Coogler followed behind them. Vera and Miss Jackson came out last with Miss Jackson sobbing in Vera’s arms. Willie Jay threw the teenager in the back of the patrol car with such brutal force, Mario’s head hit the top of the door opening, causing him to wail in pain. His scream sent an electric spark of fear through me. A hard knot rose up in my chest at the sight of Mario being manhandled and tossed into the patrol car like a child’s discarded toy. Willie Jay stormed around the car, jumped inside, and sped off, leaving Coogler behind. The short, thick man stood in the middle of three Black women nervously trying to explain that Earthalene could pick up her son at the station after they finished questioning him.
A couple minutes later, I watched Birdie spring into action, backing her old Impala out of her driveway and into the front of her neighbor’s house. Earthalene, still wearing her housecoat and pin curlers, hopped inside the waiting car with Miss Vera. All three women sped off, hanging on the tail of Coogler’s patrol car.
Three hours later, the women returned home with Mario. He was missing two teeth and one of his eyes was crusted shut with blood. All because old lady Nessie from across the tracks told the police she thought she saw Mario throwing rocks at the windows of an abandoned building.
Two weeks later, Earthalene and Mario Jackson packed up everything they owned into her brother’s van and moved somewhere up north. That same day, Martha Littlejohn shocked everyone on Periwinkle Lane by announcing that she was getting married—to Willie Jay Groover.
Chapter 5
It had been a day straight out of hell. If I drank, this would have been the perfect excuse to drown myself in a wine bottle. My feet hurt, I was hungry, and I was miserable at the thought of spending the end of a day like today alone.
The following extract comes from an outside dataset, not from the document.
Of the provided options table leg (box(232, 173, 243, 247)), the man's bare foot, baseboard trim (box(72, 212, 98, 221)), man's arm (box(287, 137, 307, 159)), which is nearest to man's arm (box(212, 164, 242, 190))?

It was almost eight o’clock at night by the time I dragged myself to the front door of my condo in Vinings, a conservative section of Atlanta with lots of old white wealth and a few folks, just a few, who decided to buck the tradition and add some melanin to the neighborhood. Every day, I drove past a historical marker indicating the spot where General William Tecumseh Sherman’s Union troops marched toward Atlanta to shut down the Confederate soldiers. To this day, some die-hard fans of the Civil War still reenact the Battle of Kennesaw Mountain less than thirty minutes from that marker.
The faint soothing sounds of a Ravel piano concerto drifted from Mr. Foster’s condo across the hall. I didn’t know any of my neighbors except for Mr. Foster, a widower with a penchant for making small talk at the door. By now, he was probably tucked in his favorite chair in the living room listening to his record albums. He abhorred CDs and the one time I tried to explain the convenience of streaming services like Spotify and Pandora to him, he brushed it off saying those things were money-grabbing follies. Maybe he was onto something. Vinyl was making a comeback. Sometimes, I wished I had grown up with a father like Mr. Foster. Some elegant man with good taste and an eye for social standing. Someone to pass along fatherly advice and wisdom while we chatted in a Zagat-rated restaurant over dry-aged porterhouse steaks. Silly.
I dropped my tote bag and keys in the foyer, slipped off my shoes and coat, and crossed through my condo, a huge open-concept kitchen-dining-living room. Viking appliances, dining room seating for eight, three large bedrooms, all exquisitely decorated. My sanctum. Every square foot of my home was like a barometer of how far I’d come from the squalor of that dilapidated shotgun house back in Chillicothe, Georgia.
I stepped into the kitchen, clicked on the burner under the teapot, and stood staring into the dancing blue flame. I glanced down at my cell phone. Three voice mails from Grace and another two from Lana. Grace, Lana, and I were roommates at Georgetown University. A few seconds later, the phone buzzed in my hand. An incoming call from Grace again. I didn’t have the energy to talk to her tonight, but I answered anyway.